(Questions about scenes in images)
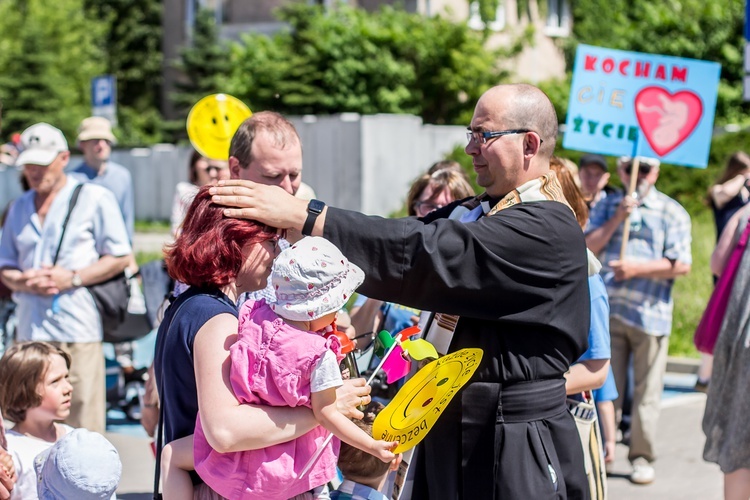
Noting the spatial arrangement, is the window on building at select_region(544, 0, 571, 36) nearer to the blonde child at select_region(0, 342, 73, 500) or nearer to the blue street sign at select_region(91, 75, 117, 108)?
the blue street sign at select_region(91, 75, 117, 108)

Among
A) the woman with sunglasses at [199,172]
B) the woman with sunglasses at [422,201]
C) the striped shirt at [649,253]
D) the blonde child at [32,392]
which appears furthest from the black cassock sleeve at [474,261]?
the striped shirt at [649,253]

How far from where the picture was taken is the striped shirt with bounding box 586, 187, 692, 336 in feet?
23.4

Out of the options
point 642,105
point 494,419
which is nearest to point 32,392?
point 494,419

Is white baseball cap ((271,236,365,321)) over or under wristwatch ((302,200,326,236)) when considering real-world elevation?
under

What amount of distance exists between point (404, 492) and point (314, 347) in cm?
98

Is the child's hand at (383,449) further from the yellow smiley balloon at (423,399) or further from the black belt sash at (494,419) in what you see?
the black belt sash at (494,419)

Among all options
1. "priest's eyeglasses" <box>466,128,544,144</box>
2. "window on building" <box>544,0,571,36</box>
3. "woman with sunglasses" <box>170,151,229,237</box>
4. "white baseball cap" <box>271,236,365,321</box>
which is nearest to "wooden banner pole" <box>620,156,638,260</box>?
"woman with sunglasses" <box>170,151,229,237</box>

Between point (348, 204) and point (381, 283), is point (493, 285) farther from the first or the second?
point (348, 204)

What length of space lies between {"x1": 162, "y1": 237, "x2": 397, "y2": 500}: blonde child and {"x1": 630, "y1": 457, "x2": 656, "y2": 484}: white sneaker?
4392 millimetres

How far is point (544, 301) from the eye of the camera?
310 cm

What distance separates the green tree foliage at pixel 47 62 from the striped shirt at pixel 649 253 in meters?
31.4

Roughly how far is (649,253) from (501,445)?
169 inches

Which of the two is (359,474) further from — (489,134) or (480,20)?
(480,20)

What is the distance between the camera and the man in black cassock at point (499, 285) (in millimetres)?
2947
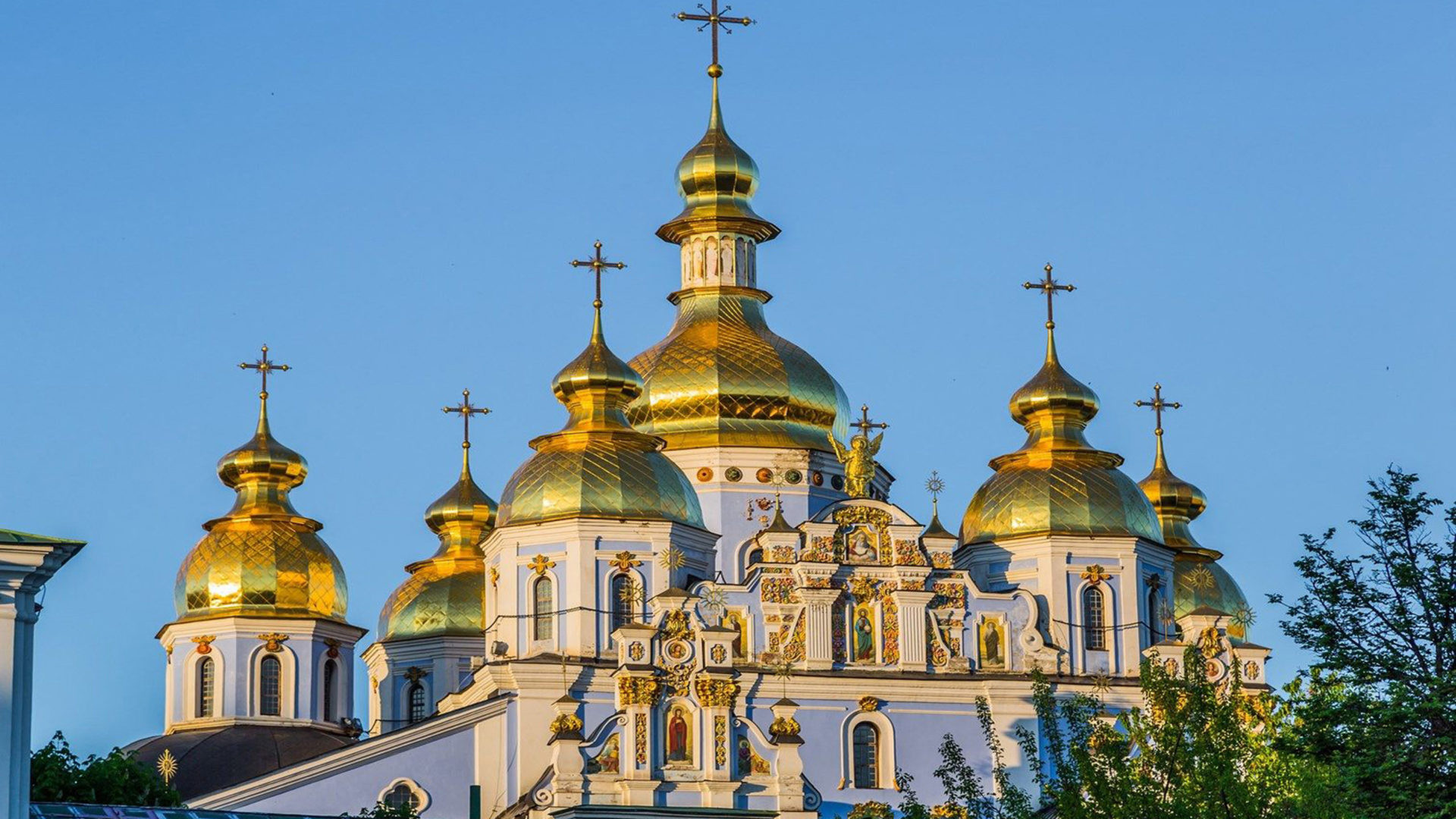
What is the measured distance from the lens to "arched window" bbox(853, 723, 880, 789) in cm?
6141

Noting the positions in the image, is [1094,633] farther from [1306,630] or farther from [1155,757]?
[1306,630]

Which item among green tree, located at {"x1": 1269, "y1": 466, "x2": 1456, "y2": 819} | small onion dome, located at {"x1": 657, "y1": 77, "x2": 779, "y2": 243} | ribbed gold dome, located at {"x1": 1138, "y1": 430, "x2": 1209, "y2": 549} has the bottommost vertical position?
green tree, located at {"x1": 1269, "y1": 466, "x2": 1456, "y2": 819}

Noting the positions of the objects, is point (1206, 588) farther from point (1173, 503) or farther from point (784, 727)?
point (784, 727)

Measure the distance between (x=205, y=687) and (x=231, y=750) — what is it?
9.82 ft

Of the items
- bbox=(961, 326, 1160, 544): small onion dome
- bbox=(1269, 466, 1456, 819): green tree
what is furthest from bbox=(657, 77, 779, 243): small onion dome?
bbox=(1269, 466, 1456, 819): green tree

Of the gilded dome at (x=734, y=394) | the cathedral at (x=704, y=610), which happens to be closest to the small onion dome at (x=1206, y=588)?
the cathedral at (x=704, y=610)

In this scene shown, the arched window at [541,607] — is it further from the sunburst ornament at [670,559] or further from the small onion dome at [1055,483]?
the small onion dome at [1055,483]

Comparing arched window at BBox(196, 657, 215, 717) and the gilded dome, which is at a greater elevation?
the gilded dome

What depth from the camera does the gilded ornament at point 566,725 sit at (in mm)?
57844

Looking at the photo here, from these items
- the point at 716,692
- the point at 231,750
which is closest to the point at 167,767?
the point at 231,750

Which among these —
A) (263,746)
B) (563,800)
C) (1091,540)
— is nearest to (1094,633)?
(1091,540)

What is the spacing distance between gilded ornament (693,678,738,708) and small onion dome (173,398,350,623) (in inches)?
525

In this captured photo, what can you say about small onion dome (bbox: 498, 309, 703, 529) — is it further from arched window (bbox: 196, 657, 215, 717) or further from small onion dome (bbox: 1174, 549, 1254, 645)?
small onion dome (bbox: 1174, 549, 1254, 645)

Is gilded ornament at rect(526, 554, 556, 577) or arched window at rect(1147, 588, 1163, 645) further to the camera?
arched window at rect(1147, 588, 1163, 645)
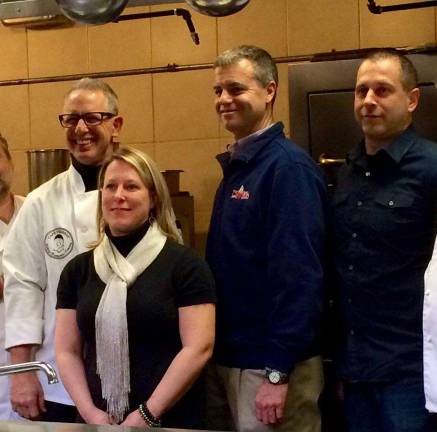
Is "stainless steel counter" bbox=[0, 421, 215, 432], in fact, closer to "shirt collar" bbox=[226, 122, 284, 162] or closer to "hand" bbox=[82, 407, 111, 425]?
"hand" bbox=[82, 407, 111, 425]

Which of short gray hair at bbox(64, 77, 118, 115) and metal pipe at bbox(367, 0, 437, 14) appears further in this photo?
metal pipe at bbox(367, 0, 437, 14)

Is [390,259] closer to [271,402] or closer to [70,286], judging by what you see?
[271,402]

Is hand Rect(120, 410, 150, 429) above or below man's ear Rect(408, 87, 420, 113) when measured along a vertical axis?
below

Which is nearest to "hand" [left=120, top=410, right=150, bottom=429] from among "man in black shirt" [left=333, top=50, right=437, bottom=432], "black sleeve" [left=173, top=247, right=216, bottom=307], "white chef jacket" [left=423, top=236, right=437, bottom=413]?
"black sleeve" [left=173, top=247, right=216, bottom=307]

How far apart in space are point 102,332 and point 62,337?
0.48 ft

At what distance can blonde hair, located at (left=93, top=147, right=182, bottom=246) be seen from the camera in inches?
79.9

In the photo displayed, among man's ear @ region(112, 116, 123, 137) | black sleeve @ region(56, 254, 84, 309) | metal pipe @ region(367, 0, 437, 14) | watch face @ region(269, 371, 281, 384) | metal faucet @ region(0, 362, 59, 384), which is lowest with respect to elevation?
watch face @ region(269, 371, 281, 384)

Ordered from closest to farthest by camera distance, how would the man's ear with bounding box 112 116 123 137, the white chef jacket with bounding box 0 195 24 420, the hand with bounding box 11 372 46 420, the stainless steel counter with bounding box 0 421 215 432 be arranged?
1. the stainless steel counter with bounding box 0 421 215 432
2. the hand with bounding box 11 372 46 420
3. the man's ear with bounding box 112 116 123 137
4. the white chef jacket with bounding box 0 195 24 420

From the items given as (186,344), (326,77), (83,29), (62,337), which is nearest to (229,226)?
(186,344)

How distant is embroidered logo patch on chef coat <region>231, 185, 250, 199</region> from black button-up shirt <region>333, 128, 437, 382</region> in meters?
0.26

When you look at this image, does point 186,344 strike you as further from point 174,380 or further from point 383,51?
point 383,51

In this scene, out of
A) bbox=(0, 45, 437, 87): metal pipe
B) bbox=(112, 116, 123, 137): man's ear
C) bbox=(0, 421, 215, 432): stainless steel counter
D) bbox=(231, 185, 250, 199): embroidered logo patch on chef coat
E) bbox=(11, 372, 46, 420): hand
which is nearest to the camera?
bbox=(0, 421, 215, 432): stainless steel counter

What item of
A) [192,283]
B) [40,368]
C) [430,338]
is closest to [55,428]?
[40,368]

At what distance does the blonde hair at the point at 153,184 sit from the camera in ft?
6.66
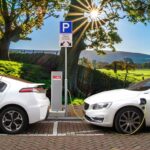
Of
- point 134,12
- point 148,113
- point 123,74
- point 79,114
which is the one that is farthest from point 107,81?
point 148,113

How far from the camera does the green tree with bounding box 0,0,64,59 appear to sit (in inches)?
1030

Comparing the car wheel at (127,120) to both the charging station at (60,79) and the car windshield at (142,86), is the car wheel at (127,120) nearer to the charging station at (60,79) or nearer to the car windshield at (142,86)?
the car windshield at (142,86)

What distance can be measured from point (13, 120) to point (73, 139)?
1599 mm

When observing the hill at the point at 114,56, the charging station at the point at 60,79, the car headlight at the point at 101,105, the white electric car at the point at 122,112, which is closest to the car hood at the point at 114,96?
the white electric car at the point at 122,112

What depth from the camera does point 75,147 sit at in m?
10.9

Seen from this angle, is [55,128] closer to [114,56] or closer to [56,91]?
[56,91]

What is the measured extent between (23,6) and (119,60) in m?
5.35

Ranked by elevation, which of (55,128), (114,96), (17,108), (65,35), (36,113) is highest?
(65,35)

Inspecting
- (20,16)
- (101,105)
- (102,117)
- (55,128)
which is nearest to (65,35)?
(55,128)

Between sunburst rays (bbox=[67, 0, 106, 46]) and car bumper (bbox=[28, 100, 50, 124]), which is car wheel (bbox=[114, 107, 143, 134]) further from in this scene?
sunburst rays (bbox=[67, 0, 106, 46])

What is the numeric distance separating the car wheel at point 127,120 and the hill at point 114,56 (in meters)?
13.4

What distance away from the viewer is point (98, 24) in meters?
25.4

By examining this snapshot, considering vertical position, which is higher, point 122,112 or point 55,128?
point 122,112

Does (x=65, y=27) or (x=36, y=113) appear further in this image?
(x=65, y=27)
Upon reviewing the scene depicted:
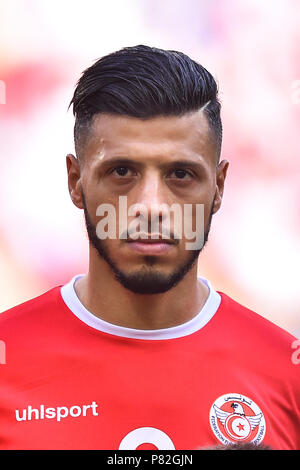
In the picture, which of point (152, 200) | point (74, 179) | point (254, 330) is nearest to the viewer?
point (152, 200)

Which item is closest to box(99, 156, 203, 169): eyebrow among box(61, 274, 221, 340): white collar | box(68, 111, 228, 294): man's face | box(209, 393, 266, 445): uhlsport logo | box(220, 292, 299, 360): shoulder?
box(68, 111, 228, 294): man's face

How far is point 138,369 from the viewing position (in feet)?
15.1

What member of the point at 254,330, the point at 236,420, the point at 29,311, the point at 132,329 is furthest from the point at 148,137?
the point at 236,420

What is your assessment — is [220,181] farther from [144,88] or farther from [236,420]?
[236,420]

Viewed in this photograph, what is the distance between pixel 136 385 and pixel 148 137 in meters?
1.34

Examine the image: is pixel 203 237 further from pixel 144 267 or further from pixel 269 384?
pixel 269 384

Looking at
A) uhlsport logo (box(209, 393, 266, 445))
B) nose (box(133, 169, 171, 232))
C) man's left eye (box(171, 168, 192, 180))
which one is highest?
man's left eye (box(171, 168, 192, 180))

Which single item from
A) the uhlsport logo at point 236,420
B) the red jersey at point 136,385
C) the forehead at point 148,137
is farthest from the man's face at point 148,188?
the uhlsport logo at point 236,420

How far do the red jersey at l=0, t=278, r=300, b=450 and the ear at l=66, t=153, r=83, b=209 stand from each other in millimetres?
569

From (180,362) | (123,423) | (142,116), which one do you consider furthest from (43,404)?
(142,116)

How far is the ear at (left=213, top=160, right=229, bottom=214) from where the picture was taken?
4.94m

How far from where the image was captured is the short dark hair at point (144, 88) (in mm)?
4520

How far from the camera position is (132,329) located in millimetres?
4742

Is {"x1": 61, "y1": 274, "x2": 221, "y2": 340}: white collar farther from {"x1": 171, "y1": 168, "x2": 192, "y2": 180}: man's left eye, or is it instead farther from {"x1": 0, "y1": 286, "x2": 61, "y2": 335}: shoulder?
{"x1": 171, "y1": 168, "x2": 192, "y2": 180}: man's left eye
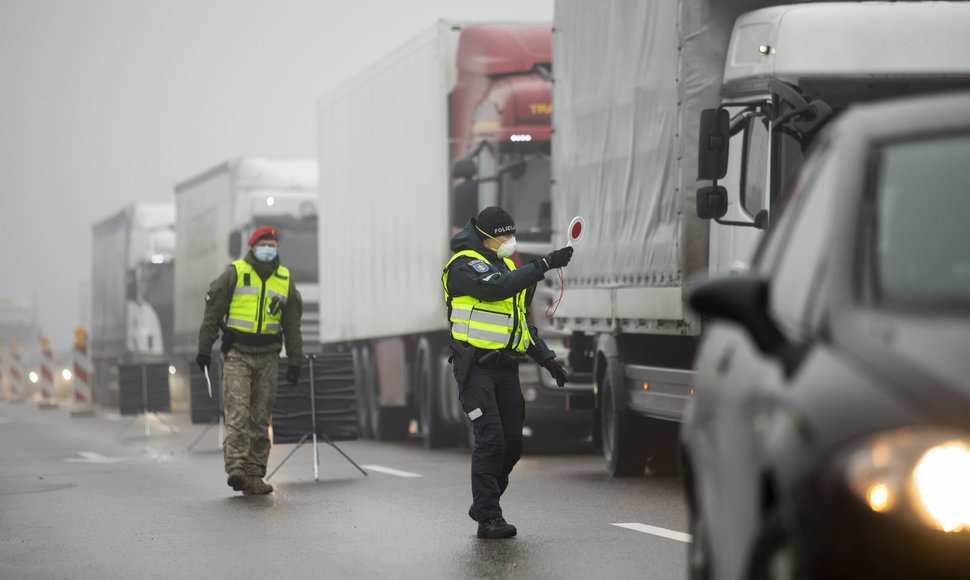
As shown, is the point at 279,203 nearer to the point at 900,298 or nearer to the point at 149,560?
the point at 149,560

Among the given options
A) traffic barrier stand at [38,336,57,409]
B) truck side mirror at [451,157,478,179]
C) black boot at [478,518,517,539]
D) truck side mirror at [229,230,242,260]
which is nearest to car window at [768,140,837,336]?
black boot at [478,518,517,539]

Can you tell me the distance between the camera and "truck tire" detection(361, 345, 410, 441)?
22344 millimetres

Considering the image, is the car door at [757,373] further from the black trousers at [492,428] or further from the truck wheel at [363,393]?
the truck wheel at [363,393]

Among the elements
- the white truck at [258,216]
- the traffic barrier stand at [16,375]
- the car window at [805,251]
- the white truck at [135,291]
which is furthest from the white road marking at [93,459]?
the traffic barrier stand at [16,375]

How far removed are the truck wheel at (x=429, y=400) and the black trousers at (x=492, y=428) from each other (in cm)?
922

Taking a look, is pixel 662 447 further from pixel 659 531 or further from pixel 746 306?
pixel 746 306

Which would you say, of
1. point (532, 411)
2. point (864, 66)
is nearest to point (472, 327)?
point (864, 66)

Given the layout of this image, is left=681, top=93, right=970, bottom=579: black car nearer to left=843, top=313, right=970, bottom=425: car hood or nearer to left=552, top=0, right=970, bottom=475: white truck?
left=843, top=313, right=970, bottom=425: car hood

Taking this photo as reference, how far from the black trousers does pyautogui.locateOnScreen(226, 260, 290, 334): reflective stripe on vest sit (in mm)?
3645

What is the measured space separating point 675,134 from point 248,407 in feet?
12.3

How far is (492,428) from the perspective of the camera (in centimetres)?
1002

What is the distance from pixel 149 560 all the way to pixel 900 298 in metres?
6.07

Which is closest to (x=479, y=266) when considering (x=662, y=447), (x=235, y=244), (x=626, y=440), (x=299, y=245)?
(x=626, y=440)

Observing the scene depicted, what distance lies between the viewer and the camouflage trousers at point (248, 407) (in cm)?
1338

• Your objective: Recast everything from the line containing "Taking a look, is" down to the end of the entries above as a JSON list of strings, one string per line. Leave out blank lines.

• Final result:
[
  "Taking a look, is pixel 662 447 further from pixel 659 531 or further from pixel 746 306?",
  "pixel 746 306",
  "Which would you say, of",
  "1. point (532, 411)",
  "2. point (864, 66)",
  "is nearest to point (472, 327)?",
  "point (864, 66)",
  "Given the layout of this image, is left=681, top=93, right=970, bottom=579: black car nearer to left=843, top=313, right=970, bottom=425: car hood or nearer to left=552, top=0, right=970, bottom=475: white truck?",
  "left=843, top=313, right=970, bottom=425: car hood",
  "Taking this photo as reference, how far from the black trousers does pyautogui.locateOnScreen(226, 260, 290, 334): reflective stripe on vest sit (in mm)?",
  "3645",
  "What is the measured space separating point 675,134 from point 248,407 in feet?",
  "12.3",
  "How far is (492,428) from the perspective of the camera (in centimetres)?",
  "1002",
  "What is the distance from pixel 149 560 all the way to pixel 900 298 in metres?",
  "6.07",
  "Which is closest to (x=479, y=266) when considering (x=662, y=447), (x=235, y=244), (x=626, y=440), (x=299, y=245)?",
  "(x=626, y=440)",
  "Observing the scene depicted, what distance lies between the viewer and the camouflage trousers at point (248, 407) (in cm)?",
  "1338"
]